U.S. Representative Ro Khanna, Democratic vice chair of the Congressional Caucus on India, told Reuters that Indian-American billionaire and Sun Microsystems co-founder Vinod Khosla and other Indian-American tech executives at Google, IBM and Microsoft are working closely with the bipartisan Congressional Caucus on India.
The group is trying to match Indian hospitals and other facilities with supplies of oxygen and other urgently needed medical equipment, and pushing the White House to do more for India, the world’s largest democracy, as a surge in infections overwhelms hospitals.
On Twitter, Khosla offered to fund the bulk import of oxygen and other supplies to India. Khanna said Khosla has offered to underwrite the initiative.
Google said on Monday it was donating another $18 million in India for victims and medical supplies, and confirmed chief executive Sundar Pichai was personally donating $700,000 to UNICEF’s India response. IBM did not immediately return calls requesting comment.
The U.S. Chamber of Commerce, the largest U.S. business lobby, and CEOs from 40 firms on Monday launched a separate task force focused on providing India with critical medical supplies, oxygen and other assistance. It includes a new portal where U.S. firms can offer in-kind donations.
Sewa International USA, a Houston, Texas-based nonprofit that works in the areas of disaster recovery, education, and development has launched a ‘Help India Defeat COVID-19’ campaign to ship oxygen concentrators to Indian hospitals.
As a second wave of COVID-19 overwhelms India’s healthcare system causing an acute shortage of oxygen, ventilators, and hospital beds across the country, several Indian-American organizations and individuals have sprung forward to help.
Sewa International says it has raised $5,784,807, as of April 29, in its $10 million goal in a fundraiser started on April 23, 2021 on Facebook. The funds are being used to procure medical equipment supplies, as well as getting the equipment and essential supplies to hospitals, institutions, and individuals in India, News India Times reported.
Some 2,584 oxygen-concentrators have already been shipped to the country.
Sewa is also providing food and medicines to about 10,000 families and more than 1000 orphanages, and senior citizen centers across the country, according to a press release from the organization.
Sewa’s Vice President for Marketing and Fund Development Sandeep Khadkekar, responding to the overwhelming support for their fundraising campaign said, “We are deeply moved by the response we have received from all of you for our fundraiser.

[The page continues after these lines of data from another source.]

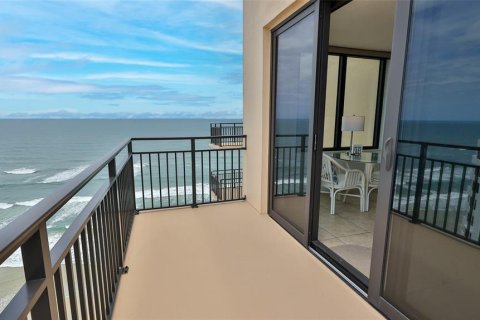 Copropriété à vendre à Daytona Beach, Floride: 2 chambres, 110.65 m2 № 1647981 - photo 10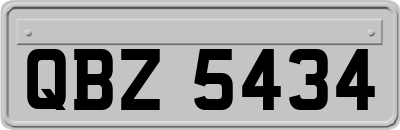 QBZ5434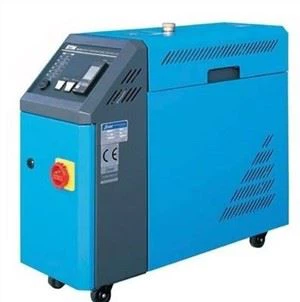 Rubber Sheet Cooling Machine Batch off Unit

Sewa appreciates your willingness to donate for a cause that would save many lives in India. Our top priority is to procure and ship oxygen concentrators to India as soon as possible.”
The American India Foundation, a leading non-governmental organization in the United States has dispatched 500 oxygen concentrators to Delhi as of April 29, 2021. Meant to “swiftly shore up supplies of oxygen in India’s capital” the supply is in response to the oxygen S.O.S. by the Delhi State government, NIT said quoting an AIF press release.

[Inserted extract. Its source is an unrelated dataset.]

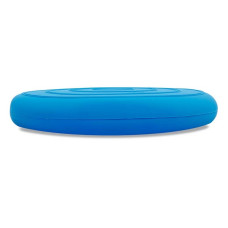 Подушка балансувальна SP-Sport Balance Cushion 340 мм, чорний, код: FI-5682_BK-S52
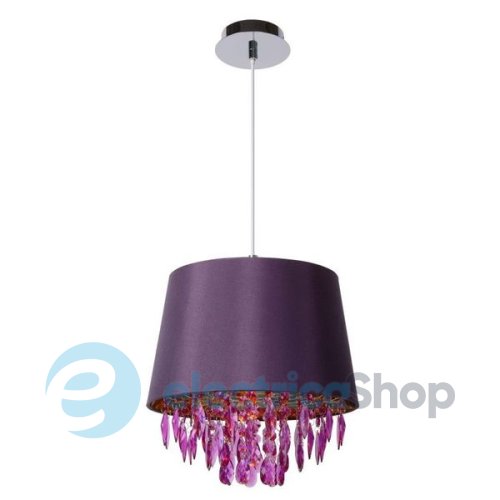 Подвес 78368/30/39 Lucide DOLTI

The AIF is working with local governments, hospitals, and stakeholders to understand the needs from cities to rural villages.“Our 20 years of working within these systems and our expansive network allows us to quickly direct equipment to where it is needed,” it assured those who wish to donate.
Connecticut’s large Indian-American community is raising money and awareness. They’re also dealing with trauma due to being unable to help as family members grow sick or die.“It almost looks like the plague of the 1900s. It shouldn’t,” said Srividya Srinivasan, President of the Kerala Association of Connecticut. “Every household now almost has one person infected. It’s that bad in India.”
Every day the news grows grimmer. Bodies dropped off at families’ doorsteps or burned in parking lots as hospitals and morgues overflow. The charity is pushing a massive fundraising effort hoping to fund PPE, aid, and most of all, oxygen. “In one day, we were able to get to almost $3,000. That is so useful…The resources need to keep coming.”